Le salarié a accepté un contrat de sécurisation professionnelle le 9 juillet 2020.
[6] Le conseil de prud’hommes, par jugement rendu le 26 novembre 2021, a':
dit que les demandes nouvelles du salarié sont irrecevables sans lien avec les demandes initiales';
dit que la demande de reprise de l’ancienneté est prescrite';
débouté le salarié de l’intégralité de ses demandes';
condamné le salarié aux entiers dépens de l’instance.

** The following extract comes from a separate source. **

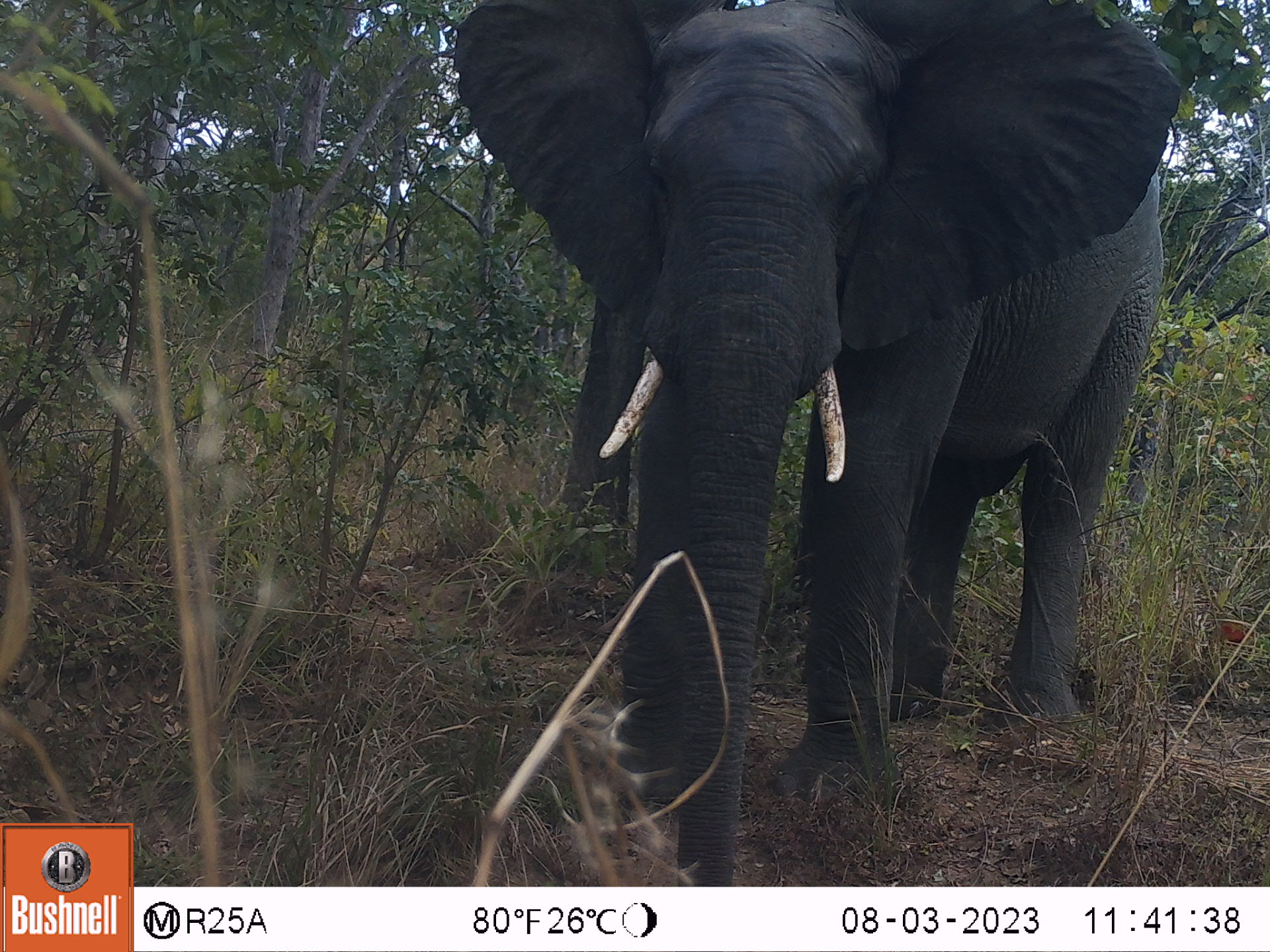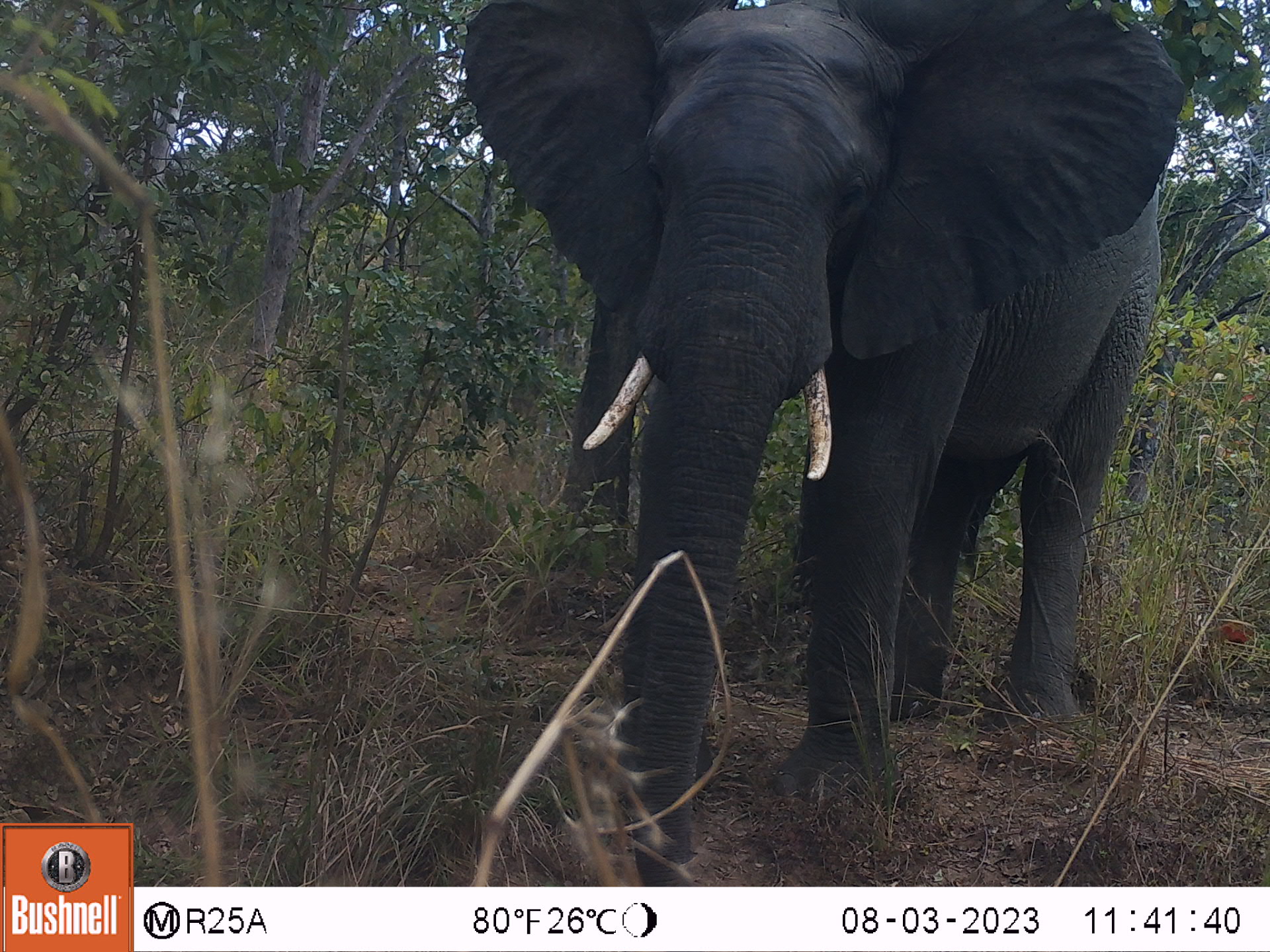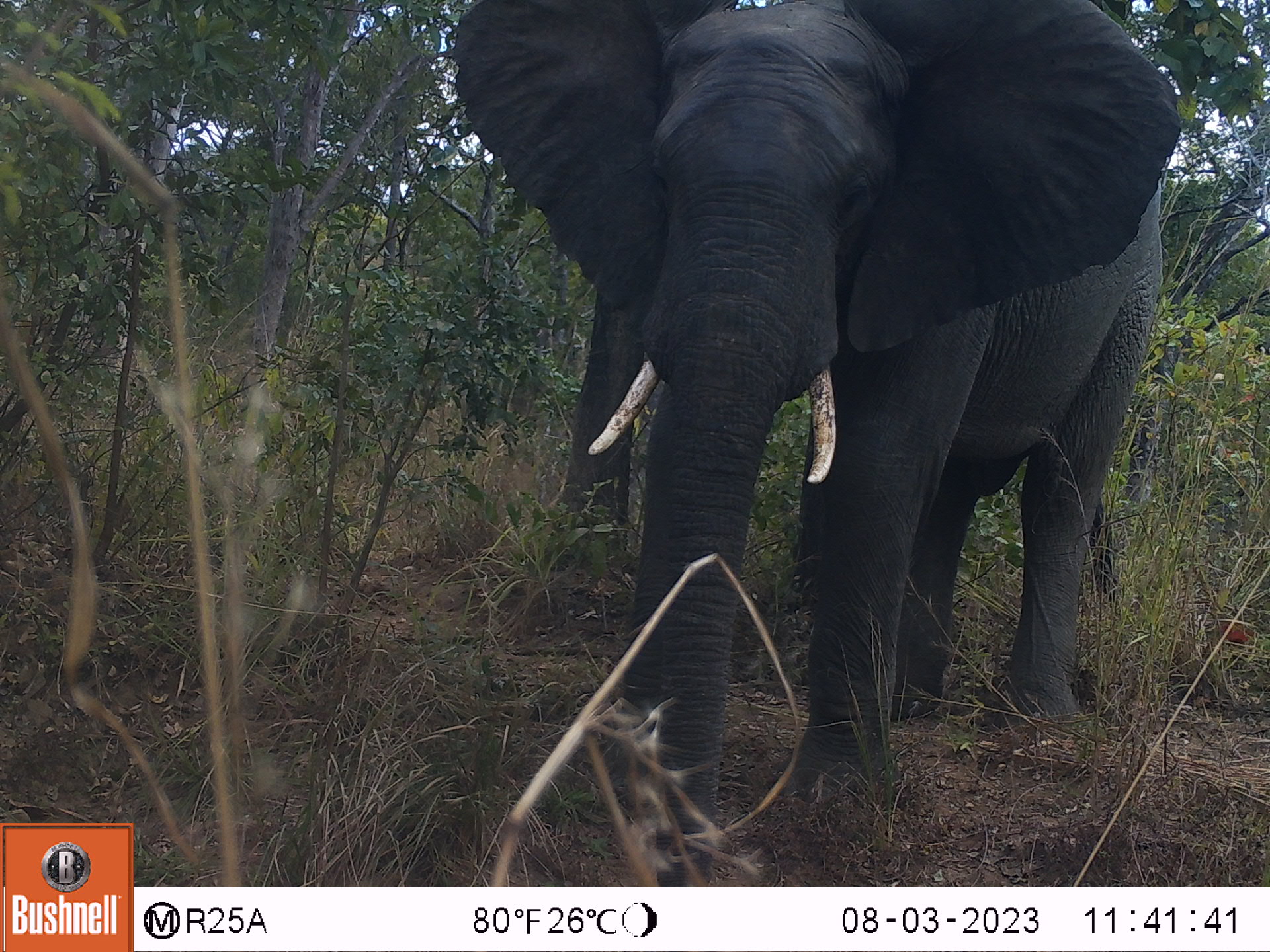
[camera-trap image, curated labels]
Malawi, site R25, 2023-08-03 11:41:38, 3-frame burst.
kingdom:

[7] Cette décision a été notifiée le 3 décembre 2021 à M. [L] [F] qui en a interjeté appel suivant déclaration du 21 décembre 2021. Par arrêt de ce jour, la cour':
a confirmé le jugement entrepris en ce qu’il a':
débouté le salarié de l’intégralité de ses demandes';
condamné le salarié aux entiers dépens de l’instance';
l’a infirmé pour le surplus';
a déclaré recevables les demandes formées par le salarié';
a dit que le salarié n’a pas souffert de harcèlement moral';
a débouté le salarié de sa demande de dommages et intérêts pour harcèlement moral';
a dit que le licenciement n’est pas frappé de nullité';
a dit que le licenciement repose bien sur un motif économique justifié et que l’employeur a activement et loyalement cherché à reclasser le salarié';
a débouté le salarié de sa demande de dommages et intérêts pour licenciement sans cause réelle et sérieuse';
a dit que l’employeur a tenu compte de l’ancienneté effective du salarié pour le calcul de l’indemnité de licenciement';
a débouté le salarié de sa demande de rappel d’indemnité conventionnelle de licenciement';
a condamné le salarié à payer à l’employeur la somme de 2'000'€ au titre des frais irrépétibles de première instance et d’appel';
a condamné le salarié aux dépens d’appel.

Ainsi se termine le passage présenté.